# WHAT TO WORK ON
a) List each distinct term that the text below on Lasso instruction lookups puts inside double quotation marks.
b) Copy word for word the stretch of the text below on Lasso instruction lookups from "In Jolt, the" through "per VM instruction.".

# TEXT PROVIDED
Instruction lookups

In Jolt, the "execute" part of the "fetch-decode-execute" loop is handled using a lookup argument (Lasso). At a high level, the lookup queries are the instruction operands, and the lookup outputs are the instruction outputs.

Lasso

Lasso is a lookup argument (equivalent to a SNARK for reads into a read-only memory). Lookup arguments allow the prover to convince the verifier that for a committed vector of values $v$, committed vector of indices $a$, and lookup table $T$, $T[a_i]=v_i$ for all $i$.

Lasso is a special lookup argument with highly desirable asymptotic costs largely correlated to the number of lookups (the length of the vectors $a$ and $v$), rather than the length of of the table $T$.

A conversational background on lookups can be found here. In short: lookups are great for zkVMs as they allow constant cost / developer complexity for the prover algorithm per VM instruction.

A detailed engineering overview of Lasso (as a standalone lookup argument) can be found here.

Using Lasso to handle instruction execution

Lasso requires that each primitive instruction satisfies a decomposability property. The property needed is that the input(s) to the instruction can be broken into "chunks" (say, with each chunk consisting of 16 bits), such that one can obtain the answer to the original instruction by evaluating a simple function on each chunk and then "collating" the results together. For example, the bitwise-OR of two 32-bit inputs x and y can be computed by breaking each input up into 8-bit chunks, XORing each 8-bit chunk of x with the associated chunk of y, and concatenating the results together.

In Lasso, we call the task of evaluating a simple function on each chunk a "subtable lookup" (the relevant lookup table being the table storing all $2^{16}$ evaluations of the simple function). And the "collating" of the results of the subtable lookups into the result of the original lookup (instruction execution on the un-chunked inputs) is handled via an invocation of the sum-check protocol. We call this the "primary sumcheck" instance in Lasso.

# DATA PROVIDED
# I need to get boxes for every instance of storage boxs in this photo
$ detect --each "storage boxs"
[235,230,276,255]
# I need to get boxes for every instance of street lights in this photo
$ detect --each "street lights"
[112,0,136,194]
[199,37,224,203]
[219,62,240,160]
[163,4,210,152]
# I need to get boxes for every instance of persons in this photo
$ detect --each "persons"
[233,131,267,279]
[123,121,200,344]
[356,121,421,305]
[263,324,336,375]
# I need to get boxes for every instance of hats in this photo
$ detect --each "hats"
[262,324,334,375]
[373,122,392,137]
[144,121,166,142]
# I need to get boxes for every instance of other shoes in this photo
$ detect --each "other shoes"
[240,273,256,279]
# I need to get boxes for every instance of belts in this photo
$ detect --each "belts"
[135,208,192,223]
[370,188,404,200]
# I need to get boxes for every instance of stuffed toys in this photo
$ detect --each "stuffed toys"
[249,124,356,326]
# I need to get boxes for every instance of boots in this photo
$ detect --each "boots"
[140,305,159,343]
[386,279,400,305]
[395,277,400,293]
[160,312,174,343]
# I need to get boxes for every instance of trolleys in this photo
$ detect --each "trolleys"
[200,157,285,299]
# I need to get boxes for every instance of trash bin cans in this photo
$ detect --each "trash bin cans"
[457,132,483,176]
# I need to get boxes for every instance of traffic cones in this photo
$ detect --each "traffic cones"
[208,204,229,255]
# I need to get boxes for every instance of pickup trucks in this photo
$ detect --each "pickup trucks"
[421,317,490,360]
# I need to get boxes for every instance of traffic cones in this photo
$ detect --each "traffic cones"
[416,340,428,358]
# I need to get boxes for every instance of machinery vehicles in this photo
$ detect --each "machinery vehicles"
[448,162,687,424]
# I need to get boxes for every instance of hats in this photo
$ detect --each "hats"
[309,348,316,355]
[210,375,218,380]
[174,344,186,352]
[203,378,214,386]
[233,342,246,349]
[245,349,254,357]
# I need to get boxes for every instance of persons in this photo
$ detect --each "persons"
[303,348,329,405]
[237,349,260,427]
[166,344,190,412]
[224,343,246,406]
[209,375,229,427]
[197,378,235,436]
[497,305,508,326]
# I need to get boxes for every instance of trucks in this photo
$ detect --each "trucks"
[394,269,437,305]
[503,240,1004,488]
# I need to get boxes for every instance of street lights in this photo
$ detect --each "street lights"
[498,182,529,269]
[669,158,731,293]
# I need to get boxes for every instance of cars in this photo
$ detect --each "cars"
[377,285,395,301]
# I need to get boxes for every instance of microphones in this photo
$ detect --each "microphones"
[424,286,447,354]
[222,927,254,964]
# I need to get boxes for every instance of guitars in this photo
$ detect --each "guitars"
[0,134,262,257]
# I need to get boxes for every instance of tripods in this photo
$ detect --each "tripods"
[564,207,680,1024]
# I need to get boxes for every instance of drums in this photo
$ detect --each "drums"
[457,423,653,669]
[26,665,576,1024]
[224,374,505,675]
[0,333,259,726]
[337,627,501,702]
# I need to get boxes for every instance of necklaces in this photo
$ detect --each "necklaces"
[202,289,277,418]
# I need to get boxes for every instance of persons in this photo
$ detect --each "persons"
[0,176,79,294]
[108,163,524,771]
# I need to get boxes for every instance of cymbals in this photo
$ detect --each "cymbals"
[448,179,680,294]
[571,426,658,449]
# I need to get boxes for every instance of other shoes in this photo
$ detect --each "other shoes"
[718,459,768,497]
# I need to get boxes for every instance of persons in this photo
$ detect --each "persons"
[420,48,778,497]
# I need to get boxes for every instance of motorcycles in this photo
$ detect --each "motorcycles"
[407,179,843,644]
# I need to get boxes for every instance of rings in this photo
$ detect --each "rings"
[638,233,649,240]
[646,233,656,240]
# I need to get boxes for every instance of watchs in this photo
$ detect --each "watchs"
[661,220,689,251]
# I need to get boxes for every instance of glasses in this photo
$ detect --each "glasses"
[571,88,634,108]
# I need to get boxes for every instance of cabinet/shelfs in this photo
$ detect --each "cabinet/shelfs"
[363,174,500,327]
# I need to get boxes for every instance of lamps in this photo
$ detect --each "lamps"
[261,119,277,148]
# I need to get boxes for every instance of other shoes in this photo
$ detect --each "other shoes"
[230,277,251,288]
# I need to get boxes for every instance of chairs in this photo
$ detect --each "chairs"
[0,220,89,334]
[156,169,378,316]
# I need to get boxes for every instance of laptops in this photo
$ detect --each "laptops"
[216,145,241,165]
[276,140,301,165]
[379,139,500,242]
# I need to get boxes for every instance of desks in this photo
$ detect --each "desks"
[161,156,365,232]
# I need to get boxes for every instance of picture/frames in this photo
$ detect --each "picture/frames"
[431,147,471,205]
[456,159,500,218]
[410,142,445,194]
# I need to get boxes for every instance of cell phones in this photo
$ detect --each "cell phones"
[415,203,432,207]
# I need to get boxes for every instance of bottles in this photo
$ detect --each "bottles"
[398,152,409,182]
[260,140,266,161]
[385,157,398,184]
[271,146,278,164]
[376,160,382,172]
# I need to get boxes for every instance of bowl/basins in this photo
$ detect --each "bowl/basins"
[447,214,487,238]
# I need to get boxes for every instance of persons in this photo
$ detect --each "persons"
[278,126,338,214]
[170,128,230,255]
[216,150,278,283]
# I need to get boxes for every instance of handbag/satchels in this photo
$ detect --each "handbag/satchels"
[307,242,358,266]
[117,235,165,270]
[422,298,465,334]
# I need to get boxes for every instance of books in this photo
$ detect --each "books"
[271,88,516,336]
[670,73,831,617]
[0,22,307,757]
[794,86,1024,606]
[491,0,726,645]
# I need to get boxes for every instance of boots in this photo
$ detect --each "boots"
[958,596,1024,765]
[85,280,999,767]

# SOLVED PROBLEMS
a) "execute", "fetch-decode-execute", "chunks", "collating", "subtable lookup", "primary sumcheck"

b)
In Jolt, the "execute" part of the "fetch-decode-execute" loop is handled using a lookup argument (Lasso). At a high level, the lookup queries are the instruction operands, and the lookup outputs are the instruction outputs.

Lasso

Lasso is a lookup argument (equivalent to a SNARK for reads into a read-only memory). Lookup arguments allow the prover to convince the verifier that for a committed vector of values $v$, committed vector of indices $a$, and lookup table $T$, $T[a_i]=v_i$ for all $i$.

Lasso is a special lookup argument with highly desirable asymptotic costs largely correlated to the number of lookups (the length of the vectors $a$ and $v$), rather than the length of of the table $T$.

A conversational background on lookups can be found here. In short: lookups are great for zkVMs as they allow constant cost / developer complexity for the prover algorithm per VM instruction.